It would also start a parade of failures including the ADVANCE, VADT, ORIGIN, TECOS, ELIXA and SAVOR studies. It was not a single study that failed. There were multiple failures all over the world.
The failure should have burned away the prevailing glucotoxiciy paradigm like Enola Gay’s kiss. Certainly, at very high blood sugars there is harm to the body. But at the moderate levels of blood sugar seen in controlled type 2 diabetes, there was no benefit to further lowering. If you lower the blood glucose with medications such as insulin, there is no benefit. So clearly, the damage to the body does not result from glucotoxicity alone. The problem is that insulin itself in high doses can be toxic.
All these trials used medications that don’t lower the insulin. Both insulin and sulphonylureas increase insulin levels. Metformin and DPP4 medications are neutral for insulin. TZDs like rosiglitazone do not increase insulin, but increase insulin action. If the problem is both insulin toxicity and glucotoxicity, then increasing insulin toxicity to reduce glucotoxicity is not a winning strategy. And all the studies were there to prove it.
By 2016, a meta-analysis of all studies proved conclusively the futility of the blood glucose paradigm. Whether you are looking at overall deaths, heart attacks, or strokes, tight blood glucose lowering had no benefits at all.

****************

COMPLETE THE FOLLOWING:
1. Answer these questions using the text on blood sugar studies.
(a) Which two kinds of medication does the text call neutral for insulin?
(b) In what year did a meta-analysis of all studies show the futility of the blood glucose paradigm?
(c) What do TZDs like rosiglitazone increase?
2. Translate this sentence from the text on blood sugar studies into Spanish: "It was not a single study that failed."
3. Repeat word for word the part of the text on blood sugar studies that begins at the words "The failure should" and stops after "can be toxic.".

Stored items:
****************

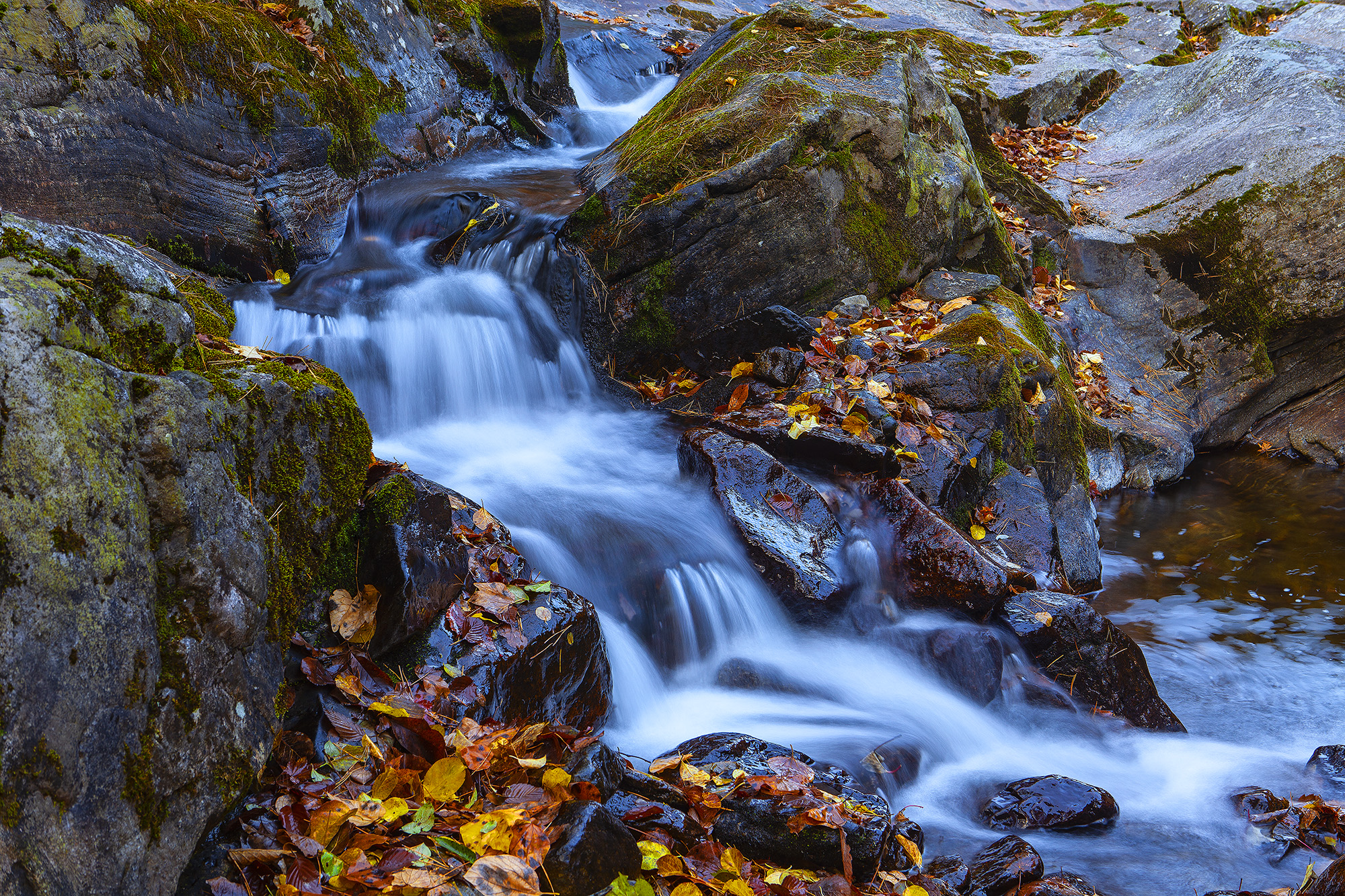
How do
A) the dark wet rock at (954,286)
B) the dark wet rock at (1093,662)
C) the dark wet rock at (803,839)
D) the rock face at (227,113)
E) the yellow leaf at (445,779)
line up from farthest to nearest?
the dark wet rock at (954,286)
the rock face at (227,113)
the dark wet rock at (1093,662)
the dark wet rock at (803,839)
the yellow leaf at (445,779)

****************

ANSWERS TO THE EXERCISE:
1.
(a) Metformin and DPP4 medications.
(b) 2016.
(c) Insulin action.

2. No fue un solo estudio el que fracasó.

3.
The failure should have burned away the prevailing glucotoxiciy paradigm like Enola Gay’s kiss. Certainly, at very high blood sugars there is harm to the body. But at the moderate levels of blood sugar seen in controlled type 2 diabetes, there was no benefit to further lowering. If you lower the blood glucose with medications such as insulin, there is no benefit. So clearly, the damage to the body does not result from glucotoxicity alone. The problem is that insulin itself in high doses can be toxic.